## PROBLEMS TO SOLVE:
**A)** Count the lines in the rows below that contain the string "spaces", and reply with the number alone.
**B)** Extend the joke collection below, starting after its last line.

## SELECTED EXCERPT:
When people ask me if I’m working hard or hardly working, I like to stab them with a pen and ask if they’re hurting hard or hardly hurting.
I never pray harder than when I’m trying on a new pair of skinny jeans.
How much wood would a woodchuck chuck if a woodchuck knew his existence was futile & all his loved ones were going to die one day?
I don’t want clothes that spark joy. I want clothes in which I can pause in a doorway, look over a shoulder, and utter something devastating before exiting.
The opposite of isolate is yousoearly. Please don’t block me.
I was voted ‘Worlds Worst Bartender’ for my very unpopular tuna daiquiris.
8yo: Can you just say nothing?
3yo: Nothing
8yo: No, just say nothing
3yo: Nothing!
8yo: No, can you just be silent?
3yo:
3yo: NOTHING!
[fancy dinner]
ME: please pass the (forgets the name for salt) dried ocean
For a one-way mission to Mars, we should send a blogger. Not so they can blog about the experience, but so there’d be one less blogger.
I apologise if I offended you.
And if I haven’t yet, just give it time.
doctor: im afraid we’re going to have to amputate a leg
flamingo: i’ll manage
spider: same
snake: i have a question
Two hundred dollars for a women’s blazer?? Am I paying it to do the work for me??
one of my classmates said he’s going into consulting because he likes giving people his opinion but he doesn’t like doing anything lol
Yesterday 4 said Stanley the snail on our outside wall was his best friend. Sadly Stanley fell off the wall overnight & showed no signs of life. I was worried how 4 would cope but turns out he’s already best friends with Mary the moth on our kitchen window. 4yos are fickle.

## MATERIAL PROVIDED:
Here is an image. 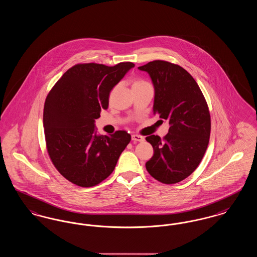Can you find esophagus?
<instances>
[{
  "instance_id": "34e87169",
  "label": "esophagus",
  "mask_w": 257,
  "mask_h": 257,
  "mask_svg": "<svg viewBox=\"0 0 257 257\" xmlns=\"http://www.w3.org/2000/svg\"><path fill=\"white\" fill-rule=\"evenodd\" d=\"M132 141L142 143V142L145 141V138L143 136H140V135H132Z\"/></svg>"
}]
</instances>
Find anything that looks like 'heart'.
<instances>
[{
  "label": "heart",
  "mask_w": 257,
  "mask_h": 257,
  "mask_svg": "<svg viewBox=\"0 0 257 257\" xmlns=\"http://www.w3.org/2000/svg\"><path fill=\"white\" fill-rule=\"evenodd\" d=\"M146 82H144V81H136L134 82V84H133V86H138V85H142V84H145Z\"/></svg>",
  "instance_id": "1"
}]
</instances>
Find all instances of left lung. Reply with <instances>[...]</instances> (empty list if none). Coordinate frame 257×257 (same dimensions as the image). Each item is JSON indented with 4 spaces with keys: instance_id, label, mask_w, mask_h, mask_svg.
I'll list each match as a JSON object with an SVG mask.
<instances>
[{
    "instance_id": "8db88e82",
    "label": "left lung",
    "mask_w": 257,
    "mask_h": 257,
    "mask_svg": "<svg viewBox=\"0 0 257 257\" xmlns=\"http://www.w3.org/2000/svg\"><path fill=\"white\" fill-rule=\"evenodd\" d=\"M149 74L154 86L153 112L168 119L169 133L147 141L154 150L146 164L149 174L164 184L191 175L207 149L211 118L207 103L191 74L169 61H153L138 67Z\"/></svg>"
}]
</instances>
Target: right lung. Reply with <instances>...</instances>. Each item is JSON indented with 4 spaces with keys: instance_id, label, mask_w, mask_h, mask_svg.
I'll use <instances>...</instances> for the list:
<instances>
[{
    "instance_id": "add662e5",
    "label": "right lung",
    "mask_w": 257,
    "mask_h": 257,
    "mask_svg": "<svg viewBox=\"0 0 257 257\" xmlns=\"http://www.w3.org/2000/svg\"><path fill=\"white\" fill-rule=\"evenodd\" d=\"M133 62L114 66L76 64L62 75L46 98L43 127L52 163L63 177L80 187H92L113 171L131 141L126 131L98 135L95 119L109 106L110 90Z\"/></svg>"
}]
</instances>
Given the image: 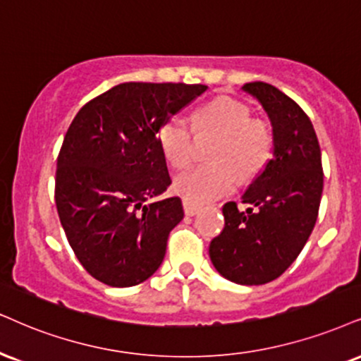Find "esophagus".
<instances>
[{"instance_id": "obj_1", "label": "esophagus", "mask_w": 361, "mask_h": 361, "mask_svg": "<svg viewBox=\"0 0 361 361\" xmlns=\"http://www.w3.org/2000/svg\"><path fill=\"white\" fill-rule=\"evenodd\" d=\"M182 204H184V212H185V216H194V214H197L199 207H201L197 202L190 201V199H188V197L182 199Z\"/></svg>"}]
</instances>
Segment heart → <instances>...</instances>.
Instances as JSON below:
<instances>
[{"label":"heart","mask_w":361,"mask_h":361,"mask_svg":"<svg viewBox=\"0 0 361 361\" xmlns=\"http://www.w3.org/2000/svg\"><path fill=\"white\" fill-rule=\"evenodd\" d=\"M195 133H214L209 157L216 162L194 167L176 180V190L194 202H206L233 190L243 177H252L268 162L273 147L269 123L251 117L243 102L217 97L195 110ZM184 120L171 117L159 130L164 159L176 171H184L194 160V133Z\"/></svg>","instance_id":"b5f03b06"}]
</instances>
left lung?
Here are the masks:
<instances>
[{
    "mask_svg": "<svg viewBox=\"0 0 361 361\" xmlns=\"http://www.w3.org/2000/svg\"><path fill=\"white\" fill-rule=\"evenodd\" d=\"M243 90L259 102L273 127V155L235 202L222 206L224 229L209 244L212 264L246 286L279 278L295 262L317 224L323 192L322 150L308 115L264 82Z\"/></svg>",
    "mask_w": 361,
    "mask_h": 361,
    "instance_id": "8db88e82",
    "label": "left lung"
}]
</instances>
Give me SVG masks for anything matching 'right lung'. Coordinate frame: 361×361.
Segmentation results:
<instances>
[{
	"instance_id": "obj_1",
	"label": "right lung",
	"mask_w": 361,
	"mask_h": 361,
	"mask_svg": "<svg viewBox=\"0 0 361 361\" xmlns=\"http://www.w3.org/2000/svg\"><path fill=\"white\" fill-rule=\"evenodd\" d=\"M206 85L128 82L78 110L56 159L58 217L82 266L114 288L150 278L169 233L184 217L171 185L159 130Z\"/></svg>"
}]
</instances>
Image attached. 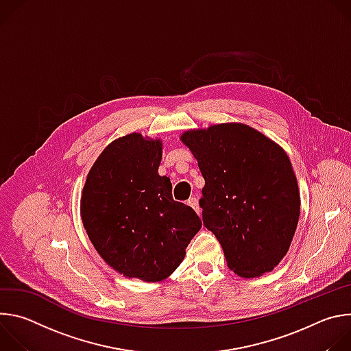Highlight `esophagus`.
<instances>
[{
    "instance_id": "34e87169",
    "label": "esophagus",
    "mask_w": 351,
    "mask_h": 351,
    "mask_svg": "<svg viewBox=\"0 0 351 351\" xmlns=\"http://www.w3.org/2000/svg\"><path fill=\"white\" fill-rule=\"evenodd\" d=\"M187 204L199 215V213H202V208H199V204H198V199L195 198V197H191L189 202H187Z\"/></svg>"
}]
</instances>
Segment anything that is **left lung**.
Here are the masks:
<instances>
[{
	"label": "left lung",
	"instance_id": "8db88e82",
	"mask_svg": "<svg viewBox=\"0 0 351 351\" xmlns=\"http://www.w3.org/2000/svg\"><path fill=\"white\" fill-rule=\"evenodd\" d=\"M206 180L204 226L243 278L272 271L286 256L300 215L297 179L272 140L241 123L189 130L180 137Z\"/></svg>",
	"mask_w": 351,
	"mask_h": 351
}]
</instances>
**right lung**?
I'll use <instances>...</instances> for the list:
<instances>
[{
	"mask_svg": "<svg viewBox=\"0 0 351 351\" xmlns=\"http://www.w3.org/2000/svg\"><path fill=\"white\" fill-rule=\"evenodd\" d=\"M162 144L132 133L112 141L88 172L82 221L97 253L119 274L157 282L184 258L202 228L195 211L172 197L158 175Z\"/></svg>",
	"mask_w": 351,
	"mask_h": 351,
	"instance_id": "right-lung-1",
	"label": "right lung"
}]
</instances>
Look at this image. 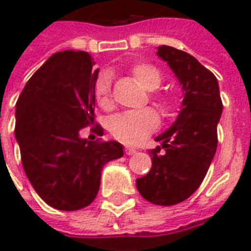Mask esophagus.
<instances>
[{"mask_svg": "<svg viewBox=\"0 0 251 251\" xmlns=\"http://www.w3.org/2000/svg\"><path fill=\"white\" fill-rule=\"evenodd\" d=\"M136 152H137V151L134 149V148H131V147H126L125 148V153H126V154H129V156H130V154H134Z\"/></svg>", "mask_w": 251, "mask_h": 251, "instance_id": "obj_1", "label": "esophagus"}]
</instances>
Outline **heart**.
<instances>
[{
  "mask_svg": "<svg viewBox=\"0 0 251 251\" xmlns=\"http://www.w3.org/2000/svg\"><path fill=\"white\" fill-rule=\"evenodd\" d=\"M133 75L136 80L148 91H153L161 84L163 76L157 68L148 63H140L133 67ZM94 98L97 103L107 109L111 104L110 99V75L102 72L94 83ZM158 106L165 111L171 106L168 97H157ZM158 125V115L152 109L125 111L111 117L109 121V129L111 134L127 145H137L144 141Z\"/></svg>",
  "mask_w": 251,
  "mask_h": 251,
  "instance_id": "heart-1",
  "label": "heart"
}]
</instances>
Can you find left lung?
I'll list each match as a JSON object with an SVG mask.
<instances>
[{
    "label": "left lung",
    "mask_w": 251,
    "mask_h": 251,
    "mask_svg": "<svg viewBox=\"0 0 251 251\" xmlns=\"http://www.w3.org/2000/svg\"><path fill=\"white\" fill-rule=\"evenodd\" d=\"M157 56L179 80L183 100L177 118L154 140L152 168L136 180L138 192L157 205H174L199 188L215 156L222 104L215 75L194 56L174 47H157Z\"/></svg>",
    "instance_id": "obj_1"
}]
</instances>
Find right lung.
<instances>
[{
	"mask_svg": "<svg viewBox=\"0 0 251 251\" xmlns=\"http://www.w3.org/2000/svg\"><path fill=\"white\" fill-rule=\"evenodd\" d=\"M87 52L53 53L30 76L16 103V140L25 175L56 210L93 203L106 163L124 156L117 141L80 137L94 122V83L99 70Z\"/></svg>",
	"mask_w": 251,
	"mask_h": 251,
	"instance_id": "obj_1",
	"label": "right lung"
}]
</instances>
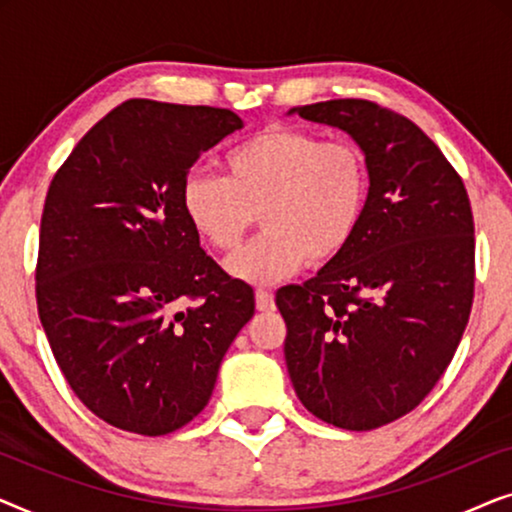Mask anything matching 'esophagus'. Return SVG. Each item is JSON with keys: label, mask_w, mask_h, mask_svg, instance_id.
Segmentation results:
<instances>
[{"label": "esophagus", "mask_w": 512, "mask_h": 512, "mask_svg": "<svg viewBox=\"0 0 512 512\" xmlns=\"http://www.w3.org/2000/svg\"><path fill=\"white\" fill-rule=\"evenodd\" d=\"M256 310H261V312L275 310V298H272V291H268V289L256 291Z\"/></svg>", "instance_id": "esophagus-1"}]
</instances>
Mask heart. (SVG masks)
Segmentation results:
<instances>
[{
    "label": "heart",
    "instance_id": "obj_1",
    "mask_svg": "<svg viewBox=\"0 0 512 512\" xmlns=\"http://www.w3.org/2000/svg\"><path fill=\"white\" fill-rule=\"evenodd\" d=\"M370 165L352 139L275 125L230 146L219 174L193 172L181 188L188 226L219 254H235L256 223L263 235L228 263L237 279L272 284L305 261L345 254L366 219Z\"/></svg>",
    "mask_w": 512,
    "mask_h": 512
}]
</instances>
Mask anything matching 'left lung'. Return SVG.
Listing matches in <instances>:
<instances>
[{
	"label": "left lung",
	"instance_id": "obj_1",
	"mask_svg": "<svg viewBox=\"0 0 512 512\" xmlns=\"http://www.w3.org/2000/svg\"><path fill=\"white\" fill-rule=\"evenodd\" d=\"M293 111L356 139L370 200L345 254L277 291L286 368L314 417L370 431L415 410L457 352L475 293L471 200L443 151L398 111L349 97Z\"/></svg>",
	"mask_w": 512,
	"mask_h": 512
}]
</instances>
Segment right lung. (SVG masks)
Returning a JSON list of instances; mask_svg holds the SVG:
<instances>
[{
	"label": "right lung",
	"instance_id": "1",
	"mask_svg": "<svg viewBox=\"0 0 512 512\" xmlns=\"http://www.w3.org/2000/svg\"><path fill=\"white\" fill-rule=\"evenodd\" d=\"M230 109L128 100L90 128L48 186L37 307L86 408L116 429L165 436L205 408L254 289L200 247L181 188Z\"/></svg>",
	"mask_w": 512,
	"mask_h": 512
}]
</instances>
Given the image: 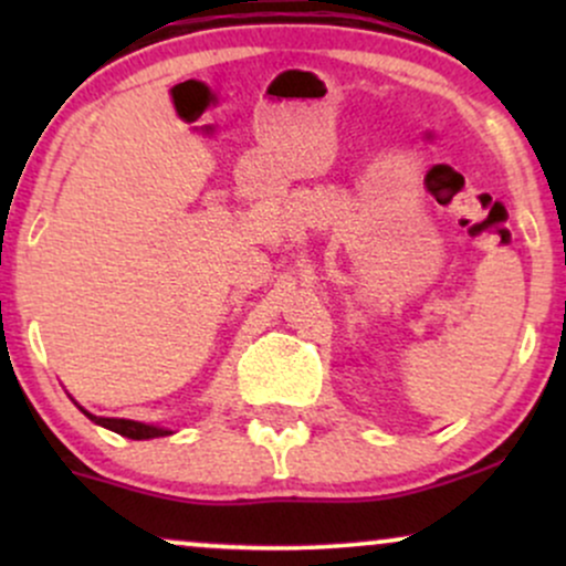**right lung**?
<instances>
[{
    "instance_id": "1",
    "label": "right lung",
    "mask_w": 566,
    "mask_h": 566,
    "mask_svg": "<svg viewBox=\"0 0 566 566\" xmlns=\"http://www.w3.org/2000/svg\"><path fill=\"white\" fill-rule=\"evenodd\" d=\"M82 409V407H80ZM84 415H87L90 420L97 426L108 428V431L114 433H122V437L127 439H159V437H170V428H161V426H151V423H138V420H125V418H97V415L87 412V409H82Z\"/></svg>"
}]
</instances>
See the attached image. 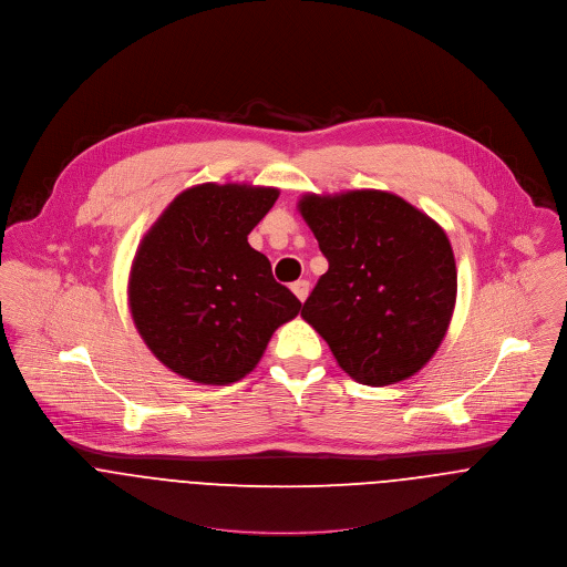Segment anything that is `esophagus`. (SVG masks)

## ANSWER LIST:
**A)** 2

**B)**
“What should we call the big finger?”
“‘Thumb’ seems as good as any.”
“Impressive. What about this smallest one?”
“PINKY!”
“………….”
Me: “Aw, your baby is cute. How old?”
Woman: “Thanks, she’s 34 weeks. Do you have the time?”
Me: “Sure, it’s 972 minutes past midnight.”
There’s a lot of strange facts in this world if you think about it. For example, some people like when there’s pulp in their orange juice.
Dads will wake up at 5 AM so they have more time in their day to tell everyone they woke up at 5 AM.
Let us remember him by his own last words: “Homemade jetpack, don’t fail me now.”
#AmazingFacts
Failure is not an option,it comes bundled with your Windows 10 software.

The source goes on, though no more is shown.